PAGE EXCERPT

TextChart Entity Types Reference

TextChart entity types are defined in the default TokenDefs.xml files under rsk-api-core/LxBase/conf/. This reference reflects those default settings.

Output Entity Types

These entities are defined in the entities section of TokenDefs.xml and are emitted by default:

  • PERSON - Named person entities.

  • ORG - Named organizations.

  • PLACE - Geographic places.

  • FACILITY - Facilities (buildings, installations, infrastructure).

  • ADDRESS - Postal addresses.

  • GEOCOORDINATE - Coordinates for geospatial mapping.

  • CONVEYANCE - Vehicles and other means of conveyance.

  • CRIME - Criminal offenses.

  • TIMESTAMP - Units of time greater than 24 hours (dates, date-like references).

  • TIMESPAN - Ranges of time or date ranges.

  • PRODUCT - Commercial product names.

  • IDNUM - Identification numbers (serial, SIM, ICCID, IBAN, etc.).

  • EVENT - Named or generic events.

  • PUBLICATION - Publications, film titles, awards.

  • WEAPON - Weapons.

  • DRUG - Drugs (legal and illicit).

  • EMAIL - Email addresses and social media account names.

  • SOCIAL - Social media usernames (e.g., handles).

  • PHONE - Phone numbers.

  • URL - Web addresses.

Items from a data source
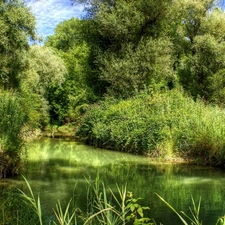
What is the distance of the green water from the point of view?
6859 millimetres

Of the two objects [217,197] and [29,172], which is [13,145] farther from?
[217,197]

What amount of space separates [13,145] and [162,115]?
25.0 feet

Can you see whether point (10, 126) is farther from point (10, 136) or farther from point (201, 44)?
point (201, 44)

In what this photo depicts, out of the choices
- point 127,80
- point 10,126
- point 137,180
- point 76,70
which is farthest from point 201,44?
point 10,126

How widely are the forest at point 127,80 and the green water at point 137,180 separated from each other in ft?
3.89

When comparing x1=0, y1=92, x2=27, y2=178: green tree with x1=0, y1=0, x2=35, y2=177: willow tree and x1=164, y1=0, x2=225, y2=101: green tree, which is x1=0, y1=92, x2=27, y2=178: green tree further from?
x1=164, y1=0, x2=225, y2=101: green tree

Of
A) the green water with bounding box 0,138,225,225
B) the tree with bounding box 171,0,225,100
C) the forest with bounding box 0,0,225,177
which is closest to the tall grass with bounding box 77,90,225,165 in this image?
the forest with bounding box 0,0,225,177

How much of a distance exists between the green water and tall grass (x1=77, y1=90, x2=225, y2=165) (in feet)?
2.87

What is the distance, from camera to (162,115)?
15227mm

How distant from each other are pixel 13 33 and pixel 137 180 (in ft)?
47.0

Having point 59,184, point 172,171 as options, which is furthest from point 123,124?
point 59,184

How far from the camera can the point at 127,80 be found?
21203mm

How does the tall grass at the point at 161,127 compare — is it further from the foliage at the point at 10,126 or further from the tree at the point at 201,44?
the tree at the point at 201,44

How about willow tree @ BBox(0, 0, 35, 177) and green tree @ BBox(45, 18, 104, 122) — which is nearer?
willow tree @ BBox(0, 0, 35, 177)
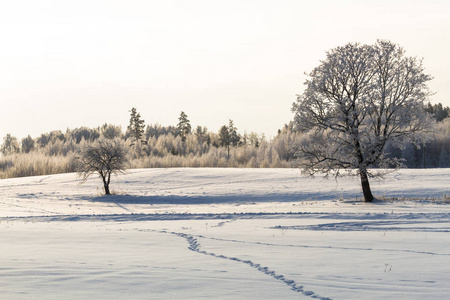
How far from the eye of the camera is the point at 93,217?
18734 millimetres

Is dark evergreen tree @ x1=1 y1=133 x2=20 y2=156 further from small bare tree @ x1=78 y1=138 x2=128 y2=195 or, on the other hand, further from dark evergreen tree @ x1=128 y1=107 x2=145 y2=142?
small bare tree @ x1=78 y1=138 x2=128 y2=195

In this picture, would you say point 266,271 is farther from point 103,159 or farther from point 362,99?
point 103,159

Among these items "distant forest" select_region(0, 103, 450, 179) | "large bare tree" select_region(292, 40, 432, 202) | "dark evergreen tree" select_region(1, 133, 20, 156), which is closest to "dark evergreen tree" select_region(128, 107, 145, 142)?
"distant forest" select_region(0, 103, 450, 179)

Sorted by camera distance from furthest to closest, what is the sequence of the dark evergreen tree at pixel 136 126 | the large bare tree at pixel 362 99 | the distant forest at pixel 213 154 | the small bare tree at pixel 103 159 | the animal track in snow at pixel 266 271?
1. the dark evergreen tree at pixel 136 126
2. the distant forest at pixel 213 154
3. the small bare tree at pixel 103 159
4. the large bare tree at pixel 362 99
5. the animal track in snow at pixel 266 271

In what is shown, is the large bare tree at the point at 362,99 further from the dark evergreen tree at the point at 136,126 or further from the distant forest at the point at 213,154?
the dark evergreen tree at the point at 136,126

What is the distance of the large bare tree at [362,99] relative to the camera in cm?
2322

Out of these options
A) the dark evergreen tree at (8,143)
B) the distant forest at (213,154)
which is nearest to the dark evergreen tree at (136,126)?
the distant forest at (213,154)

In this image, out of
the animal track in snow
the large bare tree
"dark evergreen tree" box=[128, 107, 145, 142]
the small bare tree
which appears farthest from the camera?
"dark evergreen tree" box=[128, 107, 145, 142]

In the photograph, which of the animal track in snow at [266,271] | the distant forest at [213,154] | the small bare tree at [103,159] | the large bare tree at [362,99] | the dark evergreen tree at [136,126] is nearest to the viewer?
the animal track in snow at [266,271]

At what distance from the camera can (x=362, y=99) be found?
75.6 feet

* * *

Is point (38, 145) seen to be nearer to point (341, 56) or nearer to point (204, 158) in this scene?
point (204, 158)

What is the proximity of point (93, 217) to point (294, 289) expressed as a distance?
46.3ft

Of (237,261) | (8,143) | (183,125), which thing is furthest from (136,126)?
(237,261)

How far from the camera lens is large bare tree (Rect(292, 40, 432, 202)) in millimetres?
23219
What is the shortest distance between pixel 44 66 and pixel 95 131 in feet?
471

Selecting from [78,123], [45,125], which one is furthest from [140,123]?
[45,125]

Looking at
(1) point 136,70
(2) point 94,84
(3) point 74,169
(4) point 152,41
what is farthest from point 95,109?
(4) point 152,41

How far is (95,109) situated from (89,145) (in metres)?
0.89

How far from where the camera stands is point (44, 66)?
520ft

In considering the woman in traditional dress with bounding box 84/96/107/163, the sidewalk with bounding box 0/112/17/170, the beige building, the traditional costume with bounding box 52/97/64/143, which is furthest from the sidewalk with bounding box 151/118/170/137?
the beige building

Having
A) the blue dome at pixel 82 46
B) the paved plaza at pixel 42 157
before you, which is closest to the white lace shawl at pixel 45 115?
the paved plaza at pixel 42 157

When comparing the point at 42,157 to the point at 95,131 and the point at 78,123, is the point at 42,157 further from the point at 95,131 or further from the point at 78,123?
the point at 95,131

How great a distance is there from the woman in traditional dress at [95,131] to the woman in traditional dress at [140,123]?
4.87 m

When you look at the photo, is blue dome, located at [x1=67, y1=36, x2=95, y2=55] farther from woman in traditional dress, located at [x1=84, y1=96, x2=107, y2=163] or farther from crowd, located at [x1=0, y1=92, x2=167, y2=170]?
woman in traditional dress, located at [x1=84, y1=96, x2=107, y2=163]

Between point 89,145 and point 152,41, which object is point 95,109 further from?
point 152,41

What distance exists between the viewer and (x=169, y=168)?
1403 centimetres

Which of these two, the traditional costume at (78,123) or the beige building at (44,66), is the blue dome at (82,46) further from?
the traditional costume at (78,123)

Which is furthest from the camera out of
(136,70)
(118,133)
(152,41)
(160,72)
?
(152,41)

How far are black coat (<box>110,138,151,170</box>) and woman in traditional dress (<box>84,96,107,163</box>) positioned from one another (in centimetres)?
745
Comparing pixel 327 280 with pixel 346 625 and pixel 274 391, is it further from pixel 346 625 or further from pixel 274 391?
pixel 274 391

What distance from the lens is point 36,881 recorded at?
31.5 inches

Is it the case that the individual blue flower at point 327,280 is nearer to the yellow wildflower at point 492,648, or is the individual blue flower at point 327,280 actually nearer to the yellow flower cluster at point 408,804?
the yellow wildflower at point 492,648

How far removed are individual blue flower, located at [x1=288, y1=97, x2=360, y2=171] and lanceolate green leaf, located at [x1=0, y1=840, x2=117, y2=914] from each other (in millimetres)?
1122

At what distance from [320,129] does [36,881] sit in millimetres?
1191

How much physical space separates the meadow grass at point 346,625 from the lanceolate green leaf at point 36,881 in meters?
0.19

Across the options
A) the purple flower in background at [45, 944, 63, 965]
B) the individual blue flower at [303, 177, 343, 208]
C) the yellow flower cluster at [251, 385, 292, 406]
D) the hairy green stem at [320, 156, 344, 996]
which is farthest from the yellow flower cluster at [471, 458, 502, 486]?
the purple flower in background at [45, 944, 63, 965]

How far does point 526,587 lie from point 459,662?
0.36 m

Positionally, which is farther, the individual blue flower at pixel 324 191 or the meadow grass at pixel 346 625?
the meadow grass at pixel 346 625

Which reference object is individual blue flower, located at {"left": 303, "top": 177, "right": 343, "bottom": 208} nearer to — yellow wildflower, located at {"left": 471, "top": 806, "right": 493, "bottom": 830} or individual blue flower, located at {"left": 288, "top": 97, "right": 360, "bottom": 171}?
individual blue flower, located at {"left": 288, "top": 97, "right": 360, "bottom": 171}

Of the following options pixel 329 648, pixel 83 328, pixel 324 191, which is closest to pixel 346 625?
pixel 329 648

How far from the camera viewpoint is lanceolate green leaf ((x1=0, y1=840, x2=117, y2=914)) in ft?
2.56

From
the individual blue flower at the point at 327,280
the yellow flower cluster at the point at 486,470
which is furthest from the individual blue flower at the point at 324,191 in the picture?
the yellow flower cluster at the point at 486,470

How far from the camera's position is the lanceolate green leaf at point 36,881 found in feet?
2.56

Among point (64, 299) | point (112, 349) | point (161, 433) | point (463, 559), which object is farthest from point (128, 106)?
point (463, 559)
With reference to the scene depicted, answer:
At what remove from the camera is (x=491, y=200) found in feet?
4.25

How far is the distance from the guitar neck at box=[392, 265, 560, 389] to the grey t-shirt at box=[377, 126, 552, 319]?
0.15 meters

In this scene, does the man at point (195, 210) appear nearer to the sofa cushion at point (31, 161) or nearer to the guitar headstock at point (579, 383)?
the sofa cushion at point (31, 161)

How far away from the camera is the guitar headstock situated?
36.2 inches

* * *

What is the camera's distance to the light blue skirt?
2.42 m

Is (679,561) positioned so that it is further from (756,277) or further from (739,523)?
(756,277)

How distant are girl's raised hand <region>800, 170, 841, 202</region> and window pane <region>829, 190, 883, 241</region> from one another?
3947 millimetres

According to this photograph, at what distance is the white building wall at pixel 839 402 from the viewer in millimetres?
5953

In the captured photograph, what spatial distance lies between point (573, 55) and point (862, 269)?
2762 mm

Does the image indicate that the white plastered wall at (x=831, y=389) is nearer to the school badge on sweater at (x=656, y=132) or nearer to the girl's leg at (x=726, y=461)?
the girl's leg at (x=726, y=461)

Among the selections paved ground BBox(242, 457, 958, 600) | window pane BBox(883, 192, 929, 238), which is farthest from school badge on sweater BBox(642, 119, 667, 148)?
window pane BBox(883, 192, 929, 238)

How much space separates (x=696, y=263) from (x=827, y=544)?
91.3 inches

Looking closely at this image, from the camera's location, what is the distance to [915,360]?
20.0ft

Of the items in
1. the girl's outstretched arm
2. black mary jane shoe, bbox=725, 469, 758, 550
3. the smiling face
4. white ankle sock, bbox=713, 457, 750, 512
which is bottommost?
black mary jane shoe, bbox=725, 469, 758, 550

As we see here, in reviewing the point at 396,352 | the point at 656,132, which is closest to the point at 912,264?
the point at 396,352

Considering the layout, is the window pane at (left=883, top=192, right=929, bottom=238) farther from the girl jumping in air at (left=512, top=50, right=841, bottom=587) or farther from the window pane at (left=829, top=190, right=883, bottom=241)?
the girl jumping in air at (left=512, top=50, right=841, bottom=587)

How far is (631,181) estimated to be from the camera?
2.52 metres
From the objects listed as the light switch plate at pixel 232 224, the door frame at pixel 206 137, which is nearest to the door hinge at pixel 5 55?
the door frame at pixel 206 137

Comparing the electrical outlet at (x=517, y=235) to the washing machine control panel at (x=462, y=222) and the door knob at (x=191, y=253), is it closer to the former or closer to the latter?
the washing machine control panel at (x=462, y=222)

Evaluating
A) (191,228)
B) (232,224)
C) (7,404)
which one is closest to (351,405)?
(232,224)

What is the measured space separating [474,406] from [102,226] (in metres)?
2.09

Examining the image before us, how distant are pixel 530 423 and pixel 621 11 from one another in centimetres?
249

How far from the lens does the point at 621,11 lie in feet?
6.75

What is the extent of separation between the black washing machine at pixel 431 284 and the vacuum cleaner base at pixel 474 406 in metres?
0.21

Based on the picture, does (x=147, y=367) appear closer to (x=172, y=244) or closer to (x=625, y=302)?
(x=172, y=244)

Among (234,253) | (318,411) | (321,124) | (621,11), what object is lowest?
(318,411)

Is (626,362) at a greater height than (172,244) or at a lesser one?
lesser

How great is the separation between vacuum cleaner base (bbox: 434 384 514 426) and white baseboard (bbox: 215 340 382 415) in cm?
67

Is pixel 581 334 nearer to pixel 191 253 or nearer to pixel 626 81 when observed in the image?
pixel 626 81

TASK DETAILS
Reproduce the full TextChart entity types reference above, word for word.

RESULT
TextChart Entity Types Reference

TextChart entity types are defined in the default TokenDefs.xml files under rsk-api-core/LxBase/conf/. This reference reflects those default settings.

Output Entity Types

These entities are defined in the entities section of TokenDefs.xml and are emitted by default:

  • PERSON - Named person entities.

  • ORG - Named organizations.

  • PLACE - Geographic places.

  • FACILITY - Facilities (buildings, installations, infrastructure).

  • ADDRESS - Postal addresses.

  • GEOCOORDINATE - Coordinates for geospatial mapping.

  • CONVEYANCE - Vehicles and other means of conveyance.

  • CRIME - Criminal offenses.

  • TIMESTAMP - Units of time greater than 24 hours (dates, date-like references).

  • TIMESPAN - Ranges of time or date ranges.

  • PRODUCT - Commercial product names.

  • IDNUM - Identification numbers (serial, SIM, ICCID, IBAN, etc.).

  • EVENT - Named or generic events.

  • PUBLICATION - Publications, film titles, awards.

  • WEAPON - Weapons.

  • DRUG - Drugs (legal and illicit).

  • EMAIL - Email addresses and social media account names.

  • SOCIAL - Social media usernames (e.g., handles).

  • PHONE - Phone numbers.

  • URL - Web addresses.